Jason is a great investor. He made a lot of money doing it. Can you? It’s certainly possible. Jason was fortunate that a couple of his investments, particularly Uber, went to the stratosphere. As with most venture investors, it’s relatively few companies that make up most of your gain. I wrote a post on angel math a while ago. I don’t think the math has changed.
There are a lot of great points in the book. One point that Jason brings home over and over again that I don’t think can be understated is this; If you are going to invest in early stage startups and be successful at it, it’s a lot of work.
You have to put a lot of time in. What sort of things do you have to do?
- Listen to lots of pitches
- Meet lots of people in all kinds of situations
- Read a lot and think about the future/future trends a lot
- Be transparent and honest
- Find your edge
If you aren’t going to do this and still want exposure to early stage investing there are two ways to do it. Join a syndicate on a crowd funding platform or put some money in an early stage fund and outsource all the work.
That’s the work to get deal flow and into deals. Post investment, there is a lot of work as well! One of the nice pieces of the book is the way it sets out expectations. In the pre-investment period, Jason stresses that you have to be a great listener. Be professional. Take notes.

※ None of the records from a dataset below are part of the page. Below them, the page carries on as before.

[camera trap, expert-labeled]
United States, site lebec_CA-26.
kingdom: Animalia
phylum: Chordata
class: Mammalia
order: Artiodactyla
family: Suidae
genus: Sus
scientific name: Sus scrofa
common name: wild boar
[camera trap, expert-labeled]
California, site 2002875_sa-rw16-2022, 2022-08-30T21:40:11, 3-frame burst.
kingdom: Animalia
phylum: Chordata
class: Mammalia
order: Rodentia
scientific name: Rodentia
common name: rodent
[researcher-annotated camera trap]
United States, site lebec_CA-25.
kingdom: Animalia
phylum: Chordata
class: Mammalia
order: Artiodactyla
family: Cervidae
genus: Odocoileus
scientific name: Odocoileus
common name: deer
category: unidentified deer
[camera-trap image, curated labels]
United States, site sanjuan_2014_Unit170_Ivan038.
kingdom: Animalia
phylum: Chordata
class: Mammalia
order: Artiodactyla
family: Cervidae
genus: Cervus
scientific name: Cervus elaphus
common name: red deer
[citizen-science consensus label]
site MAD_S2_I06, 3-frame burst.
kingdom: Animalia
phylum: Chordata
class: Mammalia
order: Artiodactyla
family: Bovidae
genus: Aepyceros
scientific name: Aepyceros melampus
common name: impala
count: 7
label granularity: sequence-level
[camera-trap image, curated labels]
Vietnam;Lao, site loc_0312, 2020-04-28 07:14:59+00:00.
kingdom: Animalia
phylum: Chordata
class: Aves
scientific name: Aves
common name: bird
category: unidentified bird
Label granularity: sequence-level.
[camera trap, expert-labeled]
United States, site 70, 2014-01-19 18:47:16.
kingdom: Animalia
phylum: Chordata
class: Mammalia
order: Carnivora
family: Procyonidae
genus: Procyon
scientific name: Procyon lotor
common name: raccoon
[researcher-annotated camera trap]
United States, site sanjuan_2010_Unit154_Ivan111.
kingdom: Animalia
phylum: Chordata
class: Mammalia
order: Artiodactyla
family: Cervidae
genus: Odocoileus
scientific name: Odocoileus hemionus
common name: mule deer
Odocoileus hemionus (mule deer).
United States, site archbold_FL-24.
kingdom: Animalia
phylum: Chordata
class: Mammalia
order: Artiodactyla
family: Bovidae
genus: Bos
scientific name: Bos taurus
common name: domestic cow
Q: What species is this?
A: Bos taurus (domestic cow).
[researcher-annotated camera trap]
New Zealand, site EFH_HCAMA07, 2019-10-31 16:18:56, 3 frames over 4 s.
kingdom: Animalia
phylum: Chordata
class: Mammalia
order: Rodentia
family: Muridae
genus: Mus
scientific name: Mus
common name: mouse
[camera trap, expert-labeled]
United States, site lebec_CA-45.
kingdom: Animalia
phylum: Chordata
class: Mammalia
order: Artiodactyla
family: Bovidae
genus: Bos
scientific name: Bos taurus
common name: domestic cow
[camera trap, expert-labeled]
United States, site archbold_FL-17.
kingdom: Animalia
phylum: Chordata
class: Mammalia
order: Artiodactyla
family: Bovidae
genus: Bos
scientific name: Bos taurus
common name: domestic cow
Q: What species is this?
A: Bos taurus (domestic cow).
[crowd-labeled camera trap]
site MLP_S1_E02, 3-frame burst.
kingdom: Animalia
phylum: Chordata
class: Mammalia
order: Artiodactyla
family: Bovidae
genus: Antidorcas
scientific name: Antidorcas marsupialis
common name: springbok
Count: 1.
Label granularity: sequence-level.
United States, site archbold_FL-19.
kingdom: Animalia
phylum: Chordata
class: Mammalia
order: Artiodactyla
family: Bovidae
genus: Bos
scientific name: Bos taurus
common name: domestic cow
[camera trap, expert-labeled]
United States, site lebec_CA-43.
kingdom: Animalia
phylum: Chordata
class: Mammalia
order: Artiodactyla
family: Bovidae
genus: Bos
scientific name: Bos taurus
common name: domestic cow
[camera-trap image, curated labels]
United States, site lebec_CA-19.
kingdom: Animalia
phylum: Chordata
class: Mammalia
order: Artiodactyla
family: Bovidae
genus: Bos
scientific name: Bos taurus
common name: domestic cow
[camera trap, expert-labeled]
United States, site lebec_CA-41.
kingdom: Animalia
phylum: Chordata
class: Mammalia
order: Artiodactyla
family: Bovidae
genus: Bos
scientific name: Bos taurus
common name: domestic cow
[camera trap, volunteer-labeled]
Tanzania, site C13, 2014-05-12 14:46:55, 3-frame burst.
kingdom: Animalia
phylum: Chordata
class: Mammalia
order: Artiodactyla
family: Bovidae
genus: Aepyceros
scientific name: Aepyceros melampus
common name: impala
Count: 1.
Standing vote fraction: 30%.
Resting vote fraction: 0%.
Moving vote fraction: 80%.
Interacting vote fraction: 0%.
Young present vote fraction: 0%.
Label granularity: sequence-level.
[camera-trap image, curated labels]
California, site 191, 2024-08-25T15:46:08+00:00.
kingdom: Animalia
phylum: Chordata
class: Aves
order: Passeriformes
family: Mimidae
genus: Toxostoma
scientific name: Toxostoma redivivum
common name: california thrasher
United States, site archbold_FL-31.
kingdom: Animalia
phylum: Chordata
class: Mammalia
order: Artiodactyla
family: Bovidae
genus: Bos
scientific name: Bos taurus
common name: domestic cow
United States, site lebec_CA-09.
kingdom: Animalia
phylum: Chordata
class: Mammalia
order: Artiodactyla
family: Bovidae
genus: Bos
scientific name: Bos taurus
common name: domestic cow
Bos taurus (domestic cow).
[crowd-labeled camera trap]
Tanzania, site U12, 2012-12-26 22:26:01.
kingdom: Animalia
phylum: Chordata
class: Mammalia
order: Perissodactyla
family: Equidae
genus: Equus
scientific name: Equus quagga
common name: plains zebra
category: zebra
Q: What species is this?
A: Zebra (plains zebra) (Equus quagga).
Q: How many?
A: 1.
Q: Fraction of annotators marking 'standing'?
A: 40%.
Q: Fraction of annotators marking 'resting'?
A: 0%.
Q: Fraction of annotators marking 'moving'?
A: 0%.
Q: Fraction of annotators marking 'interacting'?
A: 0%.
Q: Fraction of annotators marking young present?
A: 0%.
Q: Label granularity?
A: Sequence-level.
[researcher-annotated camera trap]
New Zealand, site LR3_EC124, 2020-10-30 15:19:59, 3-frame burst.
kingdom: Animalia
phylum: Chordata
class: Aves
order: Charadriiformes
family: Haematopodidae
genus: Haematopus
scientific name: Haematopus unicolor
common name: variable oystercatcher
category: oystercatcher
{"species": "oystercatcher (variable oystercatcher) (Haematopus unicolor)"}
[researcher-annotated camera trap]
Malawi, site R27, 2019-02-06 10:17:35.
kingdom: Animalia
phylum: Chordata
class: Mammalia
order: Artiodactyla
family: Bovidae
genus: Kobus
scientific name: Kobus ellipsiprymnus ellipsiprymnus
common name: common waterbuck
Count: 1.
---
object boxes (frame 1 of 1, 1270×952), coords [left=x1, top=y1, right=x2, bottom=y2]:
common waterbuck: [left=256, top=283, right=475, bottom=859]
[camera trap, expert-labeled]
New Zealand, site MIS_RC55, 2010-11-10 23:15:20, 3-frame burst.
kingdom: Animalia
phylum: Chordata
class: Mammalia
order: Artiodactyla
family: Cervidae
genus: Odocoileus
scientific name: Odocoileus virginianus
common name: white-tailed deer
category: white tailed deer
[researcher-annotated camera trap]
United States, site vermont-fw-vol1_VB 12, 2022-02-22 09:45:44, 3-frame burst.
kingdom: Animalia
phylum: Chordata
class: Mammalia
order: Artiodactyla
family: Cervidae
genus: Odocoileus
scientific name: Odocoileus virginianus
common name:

Post investment, he has tips for entrepreneurs.
- Keep your investor informed monthly.
- Be prepared for board meetings and send out a deck ahead of time.
These are little things that don’t take a lot of time. But, they make a difference.
I’d go one step further for entrepreneurs post investment. Have direct asks of your angels and early institutional investors. By direct, I mean really direct. If you see your company outgrowing it’s office or you are going to transition from a co-work space to an office, ask your investor group if they have any leads on good office space. Ask them for customer introductions. Ask them for employee referrals. Ask them advice on how to do certain things.
Great investors know they don’t have all the answers. Great entrepreneurs know they don’t either. Work through the problems together as a team.
I have one slight difference of opinion with Jason though. He makes the case that if you are going to invest in seed stage startups you have to be in Silicon Valley. Of course, the numbers are on his side. Silicon Valley is the best startup ecosystem in the world. However, it is possible to invest in seed stage startups outside of Silicon Valley and make money.
Jason makes the case that there are more billion dollar valued startups in Silicon Valley than anywhere else. He’s right. For the last 50 years, this has been true. But, as Steve Case will point out there are a lot of great startups that reach “unicorn” status outside of Silicon Valley today.
In Chicago we have had over $20 billion in exits in the last five years from seed stage startups that were founded in Chicago. Now, Uber is worth a lot more than all of them put together. As Jason correctly notes though, you have to invest in a lot of startups if you are going to find Uber. At seed, no one knew if Uber was going to be a billion dollar superstar or bust.
Of course, if you want to go to Silicon Valley you certainly can. Yes, in the next ten years, there will be some awesome startups to invest in there. However, other startup ecosystems are coming into their own. Pay attention to them.